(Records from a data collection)

···

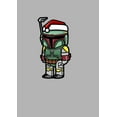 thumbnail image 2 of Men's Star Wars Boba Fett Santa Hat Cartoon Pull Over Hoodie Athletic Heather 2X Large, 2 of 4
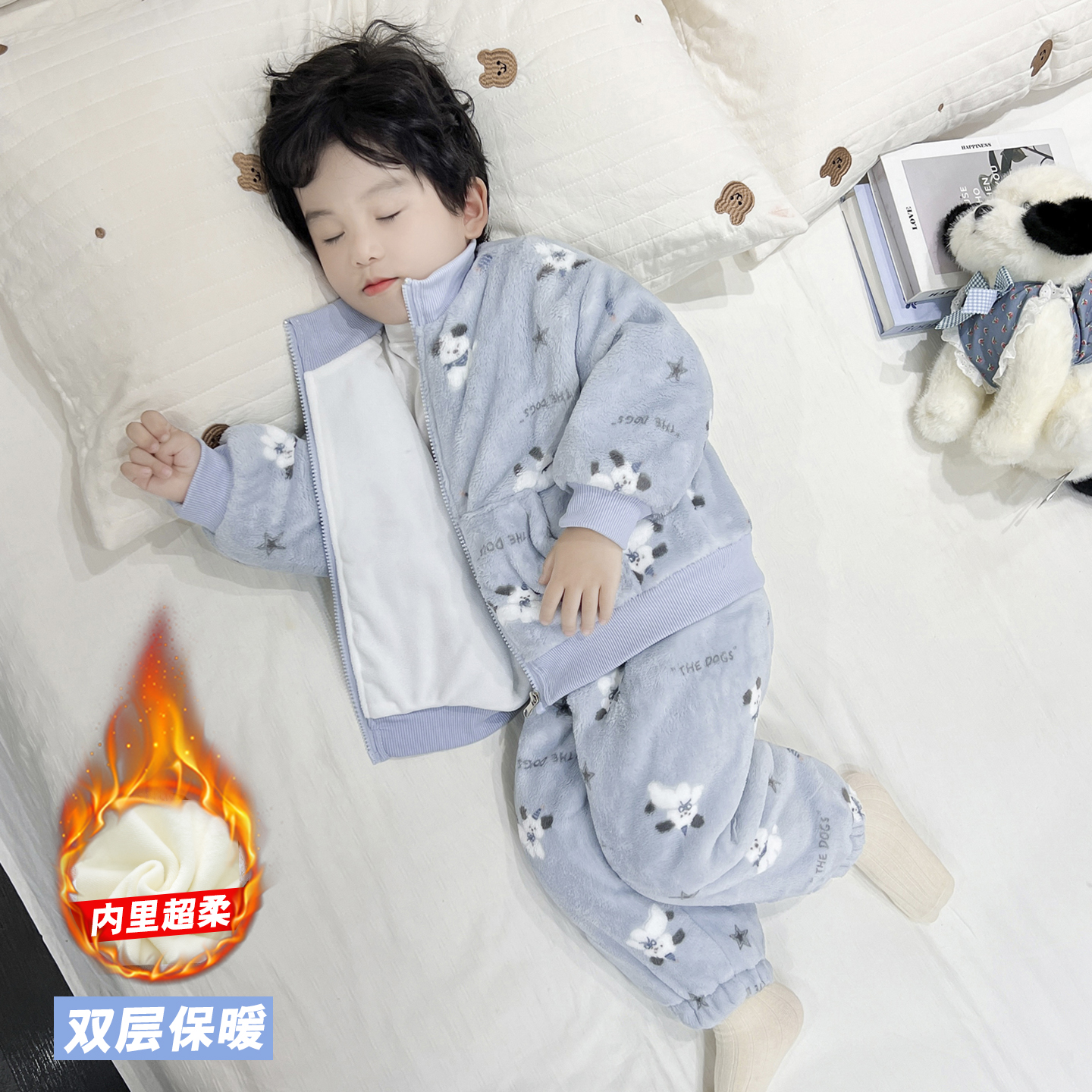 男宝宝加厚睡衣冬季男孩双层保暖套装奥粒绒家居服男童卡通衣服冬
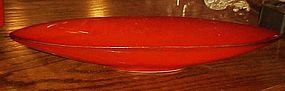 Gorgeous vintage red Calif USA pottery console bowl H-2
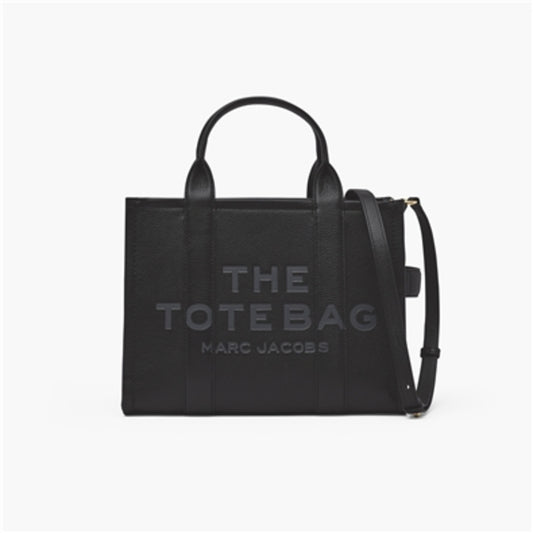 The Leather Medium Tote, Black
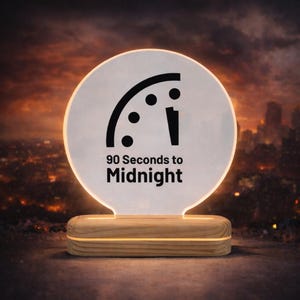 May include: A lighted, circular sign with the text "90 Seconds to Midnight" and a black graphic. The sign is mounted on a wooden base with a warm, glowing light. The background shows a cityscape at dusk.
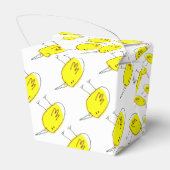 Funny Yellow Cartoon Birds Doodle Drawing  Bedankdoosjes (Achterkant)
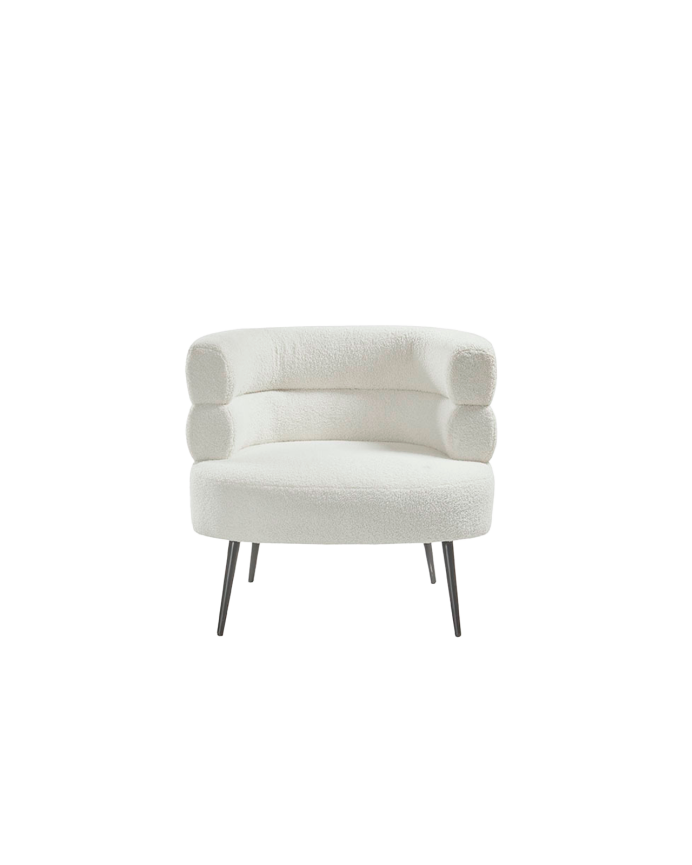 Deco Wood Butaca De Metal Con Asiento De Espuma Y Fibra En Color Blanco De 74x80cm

···

> _How to complete this task_: Skipping the pictures, transcribe each line above exactly as it appears.

> _Solution to this task_:
 thumbnail image 2 of Men's Star Wars Boba Fett Santa Hat Cartoon Pull Over Hoodie Athletic Heather 2X Large, 2 of 4
 男宝宝加厚睡衣冬季男孩双层保暖套装奥粒绒家居服男童卡通衣服冬
 Gorgeous vintage red Calif USA pottery console bowl H-2
 The Leather Medium Tote, Black
 May include: A lighted, circular sign with the text "90 Seconds to Midnight" and a black graphic. The sign is mounted on a wooden base with a warm, glowing light. The background shows a cityscape at dusk.
 Funny Yellow Cartoon Birds Doodle Drawing  Bedankdoosjes (Achterkant)
 Deco Wood Butaca De Metal Con Asiento De Espuma Y Fibra En Color Blanco De 74x80cm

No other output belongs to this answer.